This week we're reading about prototyping, signaling "clickability," clever uses of microcopy, and getting feedback on design. What are you reading?
“Fidelity is the degree of exactness to which a model reproduces the real thing.” This post by Ken Soliva explores four different types of fidelity—contextual, content, behavioral, and visual—and discusses ways to use each to best effect when deciding how to present a prototype of a design or product.
Speaking of prototyping, this post by Patrick Marsceill suggests some ways to use Keynote when prototyping mobile navigation systems.
At this point in the web’s evolution, most people recognize a text link and understand the result of clicking on one. As the web becomes more visual, however, designers increasingly need to provide users with easily identifiable cues to better signify links. This post by Hoa Loranger describes techniques for creating text links, images, and buttons that may help eliminate confusion on the part of the user.

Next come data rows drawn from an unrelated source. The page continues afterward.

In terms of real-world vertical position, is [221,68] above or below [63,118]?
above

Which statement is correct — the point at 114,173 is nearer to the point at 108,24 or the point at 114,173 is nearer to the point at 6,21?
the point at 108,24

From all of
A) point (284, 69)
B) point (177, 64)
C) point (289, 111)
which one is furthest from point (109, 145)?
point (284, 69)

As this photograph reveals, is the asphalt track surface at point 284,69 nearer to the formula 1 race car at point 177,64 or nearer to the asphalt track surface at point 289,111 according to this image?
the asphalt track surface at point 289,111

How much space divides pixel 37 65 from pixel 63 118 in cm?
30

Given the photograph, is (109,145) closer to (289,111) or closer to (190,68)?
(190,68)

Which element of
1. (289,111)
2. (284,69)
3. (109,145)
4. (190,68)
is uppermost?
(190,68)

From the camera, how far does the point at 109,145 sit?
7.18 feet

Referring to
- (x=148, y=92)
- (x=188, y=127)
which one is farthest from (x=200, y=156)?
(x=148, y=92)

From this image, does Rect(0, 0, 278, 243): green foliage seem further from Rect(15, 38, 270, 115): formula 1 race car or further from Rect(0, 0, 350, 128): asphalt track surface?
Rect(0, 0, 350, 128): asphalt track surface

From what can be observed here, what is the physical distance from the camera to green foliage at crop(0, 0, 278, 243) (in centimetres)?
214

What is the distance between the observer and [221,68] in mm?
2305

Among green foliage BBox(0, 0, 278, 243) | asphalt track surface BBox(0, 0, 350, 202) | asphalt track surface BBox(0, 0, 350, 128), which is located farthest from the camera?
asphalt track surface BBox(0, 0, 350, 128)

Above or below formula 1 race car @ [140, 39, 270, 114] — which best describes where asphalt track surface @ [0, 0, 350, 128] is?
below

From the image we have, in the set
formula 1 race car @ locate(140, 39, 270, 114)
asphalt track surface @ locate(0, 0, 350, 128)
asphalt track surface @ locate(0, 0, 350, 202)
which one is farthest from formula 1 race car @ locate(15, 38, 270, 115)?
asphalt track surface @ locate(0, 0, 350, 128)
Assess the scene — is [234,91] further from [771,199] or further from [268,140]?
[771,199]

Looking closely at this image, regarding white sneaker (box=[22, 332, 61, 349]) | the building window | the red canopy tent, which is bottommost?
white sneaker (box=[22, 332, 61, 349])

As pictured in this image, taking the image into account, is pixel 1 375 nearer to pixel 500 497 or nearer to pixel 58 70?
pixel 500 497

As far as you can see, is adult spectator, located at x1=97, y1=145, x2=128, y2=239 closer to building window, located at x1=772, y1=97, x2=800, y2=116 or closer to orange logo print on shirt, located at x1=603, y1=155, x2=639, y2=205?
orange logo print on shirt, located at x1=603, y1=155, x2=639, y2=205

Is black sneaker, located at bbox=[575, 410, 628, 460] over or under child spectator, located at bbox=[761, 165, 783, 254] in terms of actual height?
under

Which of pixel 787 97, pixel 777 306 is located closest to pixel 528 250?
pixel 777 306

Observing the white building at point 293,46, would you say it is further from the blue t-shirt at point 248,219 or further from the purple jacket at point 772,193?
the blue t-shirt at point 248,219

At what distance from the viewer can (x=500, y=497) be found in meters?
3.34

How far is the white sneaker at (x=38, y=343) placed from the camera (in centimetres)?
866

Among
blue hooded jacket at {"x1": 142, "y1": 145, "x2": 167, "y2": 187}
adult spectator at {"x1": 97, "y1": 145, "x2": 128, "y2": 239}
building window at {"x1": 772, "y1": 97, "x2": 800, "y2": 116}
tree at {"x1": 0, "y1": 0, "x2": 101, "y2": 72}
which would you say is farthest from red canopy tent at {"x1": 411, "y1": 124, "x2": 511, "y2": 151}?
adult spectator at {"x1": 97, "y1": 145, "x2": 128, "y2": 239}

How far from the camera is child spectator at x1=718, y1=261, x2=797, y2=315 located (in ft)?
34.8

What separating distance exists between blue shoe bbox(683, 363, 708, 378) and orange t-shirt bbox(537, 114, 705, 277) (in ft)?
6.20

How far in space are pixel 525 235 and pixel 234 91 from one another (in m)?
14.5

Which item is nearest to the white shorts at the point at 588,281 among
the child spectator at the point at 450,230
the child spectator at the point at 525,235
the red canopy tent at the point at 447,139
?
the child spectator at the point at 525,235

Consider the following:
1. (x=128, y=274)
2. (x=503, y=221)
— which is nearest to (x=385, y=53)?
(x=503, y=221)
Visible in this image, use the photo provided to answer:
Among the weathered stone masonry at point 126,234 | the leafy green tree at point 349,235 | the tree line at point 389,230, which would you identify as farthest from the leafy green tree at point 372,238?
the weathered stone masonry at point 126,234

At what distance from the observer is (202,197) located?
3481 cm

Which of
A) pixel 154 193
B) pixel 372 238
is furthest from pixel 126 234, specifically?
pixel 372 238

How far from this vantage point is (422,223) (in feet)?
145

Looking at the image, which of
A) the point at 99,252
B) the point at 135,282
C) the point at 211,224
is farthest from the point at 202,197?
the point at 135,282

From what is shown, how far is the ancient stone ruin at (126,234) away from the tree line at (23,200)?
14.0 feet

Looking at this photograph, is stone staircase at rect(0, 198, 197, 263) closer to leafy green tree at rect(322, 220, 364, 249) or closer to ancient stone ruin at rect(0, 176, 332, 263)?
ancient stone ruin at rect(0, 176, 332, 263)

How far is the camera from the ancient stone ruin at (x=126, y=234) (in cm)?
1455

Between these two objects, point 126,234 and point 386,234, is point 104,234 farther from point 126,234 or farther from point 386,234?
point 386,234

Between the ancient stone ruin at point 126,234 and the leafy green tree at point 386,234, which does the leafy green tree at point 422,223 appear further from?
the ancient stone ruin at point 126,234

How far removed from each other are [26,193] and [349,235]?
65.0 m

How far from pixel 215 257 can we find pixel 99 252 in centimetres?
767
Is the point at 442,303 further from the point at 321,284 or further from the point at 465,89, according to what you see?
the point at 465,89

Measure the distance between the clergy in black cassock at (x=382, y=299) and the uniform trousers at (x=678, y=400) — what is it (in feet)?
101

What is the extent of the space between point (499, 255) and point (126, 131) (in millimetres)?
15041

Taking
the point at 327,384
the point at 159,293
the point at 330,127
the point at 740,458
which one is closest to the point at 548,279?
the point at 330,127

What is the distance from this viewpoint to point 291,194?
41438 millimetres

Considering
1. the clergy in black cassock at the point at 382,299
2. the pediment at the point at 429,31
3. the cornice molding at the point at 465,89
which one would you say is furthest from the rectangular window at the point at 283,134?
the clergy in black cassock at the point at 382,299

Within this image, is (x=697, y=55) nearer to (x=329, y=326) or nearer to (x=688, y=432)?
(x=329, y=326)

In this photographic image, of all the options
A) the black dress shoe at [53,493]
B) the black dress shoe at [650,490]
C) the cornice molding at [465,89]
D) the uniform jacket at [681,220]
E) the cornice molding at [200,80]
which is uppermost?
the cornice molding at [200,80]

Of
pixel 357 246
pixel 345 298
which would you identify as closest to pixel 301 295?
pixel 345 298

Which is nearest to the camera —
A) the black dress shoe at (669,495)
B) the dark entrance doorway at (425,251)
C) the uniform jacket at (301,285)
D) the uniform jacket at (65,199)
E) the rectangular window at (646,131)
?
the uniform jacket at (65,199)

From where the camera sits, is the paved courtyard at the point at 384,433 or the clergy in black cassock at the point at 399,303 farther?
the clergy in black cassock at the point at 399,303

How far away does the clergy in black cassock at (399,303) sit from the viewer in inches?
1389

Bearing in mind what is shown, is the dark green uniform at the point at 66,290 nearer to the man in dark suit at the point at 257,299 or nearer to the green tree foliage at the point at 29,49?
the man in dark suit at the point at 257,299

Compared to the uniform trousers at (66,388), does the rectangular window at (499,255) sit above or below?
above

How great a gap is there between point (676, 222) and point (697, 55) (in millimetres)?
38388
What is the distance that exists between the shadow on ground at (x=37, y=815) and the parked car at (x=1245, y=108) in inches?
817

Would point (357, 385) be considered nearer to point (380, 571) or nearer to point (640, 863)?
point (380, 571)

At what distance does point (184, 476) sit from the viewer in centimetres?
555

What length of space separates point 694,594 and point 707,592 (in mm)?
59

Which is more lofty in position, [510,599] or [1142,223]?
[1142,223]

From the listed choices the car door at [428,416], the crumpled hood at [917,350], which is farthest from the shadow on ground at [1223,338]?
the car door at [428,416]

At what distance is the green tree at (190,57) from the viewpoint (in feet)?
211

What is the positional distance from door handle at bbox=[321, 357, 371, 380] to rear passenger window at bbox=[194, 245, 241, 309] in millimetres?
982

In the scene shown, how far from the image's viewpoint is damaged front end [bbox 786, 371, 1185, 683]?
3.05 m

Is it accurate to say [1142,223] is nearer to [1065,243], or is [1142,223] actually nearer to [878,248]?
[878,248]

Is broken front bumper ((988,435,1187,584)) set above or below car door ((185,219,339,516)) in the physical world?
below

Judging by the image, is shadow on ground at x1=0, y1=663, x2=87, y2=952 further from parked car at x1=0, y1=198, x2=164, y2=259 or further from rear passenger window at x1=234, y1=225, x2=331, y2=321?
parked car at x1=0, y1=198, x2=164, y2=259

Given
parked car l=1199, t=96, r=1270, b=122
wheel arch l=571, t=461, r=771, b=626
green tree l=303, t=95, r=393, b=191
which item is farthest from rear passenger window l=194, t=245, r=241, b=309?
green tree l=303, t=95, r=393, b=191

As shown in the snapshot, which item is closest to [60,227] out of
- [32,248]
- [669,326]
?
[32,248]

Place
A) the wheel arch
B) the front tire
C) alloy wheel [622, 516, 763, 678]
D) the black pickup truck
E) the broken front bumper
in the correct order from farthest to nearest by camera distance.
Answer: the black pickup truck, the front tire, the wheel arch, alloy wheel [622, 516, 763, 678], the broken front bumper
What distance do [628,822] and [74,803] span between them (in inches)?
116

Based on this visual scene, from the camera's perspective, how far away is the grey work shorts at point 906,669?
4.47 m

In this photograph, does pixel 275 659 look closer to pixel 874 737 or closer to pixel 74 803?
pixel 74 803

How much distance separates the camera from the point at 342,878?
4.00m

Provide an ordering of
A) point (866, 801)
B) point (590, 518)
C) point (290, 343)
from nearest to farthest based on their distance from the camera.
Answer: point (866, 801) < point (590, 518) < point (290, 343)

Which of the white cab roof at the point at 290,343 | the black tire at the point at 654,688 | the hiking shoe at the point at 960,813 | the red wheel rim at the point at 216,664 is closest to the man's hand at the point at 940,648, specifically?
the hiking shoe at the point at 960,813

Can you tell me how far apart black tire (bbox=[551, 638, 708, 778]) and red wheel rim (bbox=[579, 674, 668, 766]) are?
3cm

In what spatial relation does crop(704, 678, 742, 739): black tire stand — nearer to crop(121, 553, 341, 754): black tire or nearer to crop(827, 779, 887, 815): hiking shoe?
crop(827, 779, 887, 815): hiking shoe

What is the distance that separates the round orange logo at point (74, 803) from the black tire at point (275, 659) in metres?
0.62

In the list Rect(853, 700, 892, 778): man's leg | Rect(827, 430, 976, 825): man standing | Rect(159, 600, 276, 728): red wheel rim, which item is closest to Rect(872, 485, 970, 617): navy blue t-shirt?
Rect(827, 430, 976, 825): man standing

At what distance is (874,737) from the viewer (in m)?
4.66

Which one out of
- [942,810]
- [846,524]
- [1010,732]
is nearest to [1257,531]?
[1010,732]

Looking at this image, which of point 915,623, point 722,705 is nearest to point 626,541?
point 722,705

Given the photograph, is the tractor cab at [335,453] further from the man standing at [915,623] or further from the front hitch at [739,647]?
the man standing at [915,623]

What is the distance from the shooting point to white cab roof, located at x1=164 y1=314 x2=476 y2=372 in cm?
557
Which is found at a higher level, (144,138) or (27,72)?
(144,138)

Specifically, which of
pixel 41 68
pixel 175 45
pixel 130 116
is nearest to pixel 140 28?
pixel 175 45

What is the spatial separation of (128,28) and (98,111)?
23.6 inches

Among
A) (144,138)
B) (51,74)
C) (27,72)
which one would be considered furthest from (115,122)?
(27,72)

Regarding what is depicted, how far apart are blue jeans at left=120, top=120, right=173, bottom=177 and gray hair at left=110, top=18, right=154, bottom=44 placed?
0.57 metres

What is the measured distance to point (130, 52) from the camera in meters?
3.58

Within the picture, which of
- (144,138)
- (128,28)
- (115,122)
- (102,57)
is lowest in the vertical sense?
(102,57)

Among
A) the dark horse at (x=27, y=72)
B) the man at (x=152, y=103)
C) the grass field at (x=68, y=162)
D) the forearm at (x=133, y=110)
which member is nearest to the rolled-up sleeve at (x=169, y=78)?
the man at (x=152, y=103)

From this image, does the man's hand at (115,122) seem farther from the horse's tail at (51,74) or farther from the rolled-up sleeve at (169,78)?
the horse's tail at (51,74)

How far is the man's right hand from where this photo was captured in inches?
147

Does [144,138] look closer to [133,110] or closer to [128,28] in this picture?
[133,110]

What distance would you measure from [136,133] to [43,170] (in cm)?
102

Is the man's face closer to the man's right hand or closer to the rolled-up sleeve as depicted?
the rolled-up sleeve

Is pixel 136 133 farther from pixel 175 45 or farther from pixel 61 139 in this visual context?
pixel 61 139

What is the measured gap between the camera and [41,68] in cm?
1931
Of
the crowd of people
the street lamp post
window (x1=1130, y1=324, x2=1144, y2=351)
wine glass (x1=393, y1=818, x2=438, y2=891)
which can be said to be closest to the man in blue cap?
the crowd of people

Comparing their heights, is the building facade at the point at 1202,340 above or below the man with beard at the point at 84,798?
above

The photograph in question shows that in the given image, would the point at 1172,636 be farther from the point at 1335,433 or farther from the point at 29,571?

“Microcopy," writes author Carly Stec, "refers to the small bits of text that work to color the rest of the content on the page.” Rather than using dry, jargon-filled copy to instruct or inform users, this post presents some examples of how developing a specific content voice can drive more effective interactions at a micro-level.
Feedback is an important aspect of any project and building project plans to accommodate it helps move development forward. Here, Thomas Peham presents a brief guide to help designers and project managers avoid pitfalls when collecting design feedback.